*** Information shown Section Begins ***

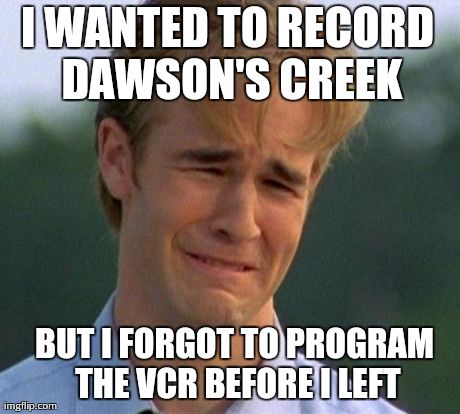 1990s First World Problems Meme | I WANTED TO RECORD DAWSON'S CREEK BUT I FORGOT TO PROGRAM THE VCR BEFORE I LEFT | image tagged in memes,1990s first world problems | made w/ Imgflip meme maker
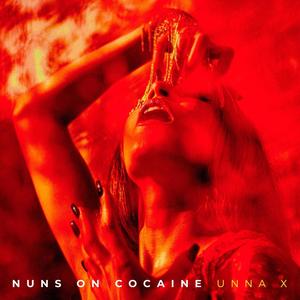 Nuns On Cocaine (Explicit)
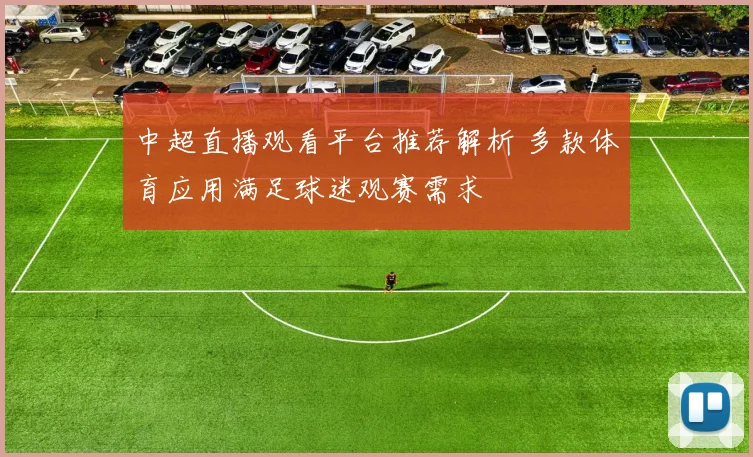 中超直播观看平台推荐解析 多款体育应用满足球迷观赛需求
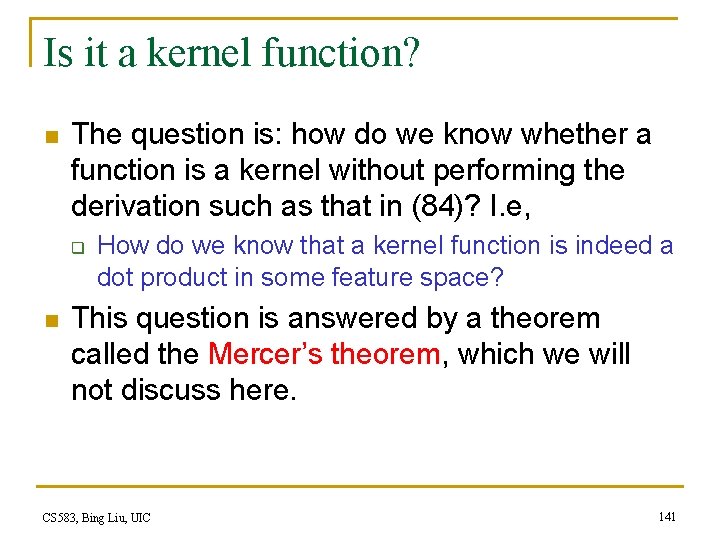 Is it a kernel function? n The question is: how do we know whether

*** Information shown Section Ends ***

The problem: Transcribe the listing exactly; omit all images.

Task result:
 1990s First World Problems Meme | I WANTED TO RECORD DAWSON'S CREEK BUT I FORGOT TO PROGRAM THE VCR BEFORE I LEFT | image tagged in memes,1990s first world problems | made w/ Imgflip meme maker
 Nuns On Cocaine (Explicit)
 中超直播观看平台推荐解析 多款体育应用满足球迷观赛需求
 Is it a kernel function? n The question is: how do we know whether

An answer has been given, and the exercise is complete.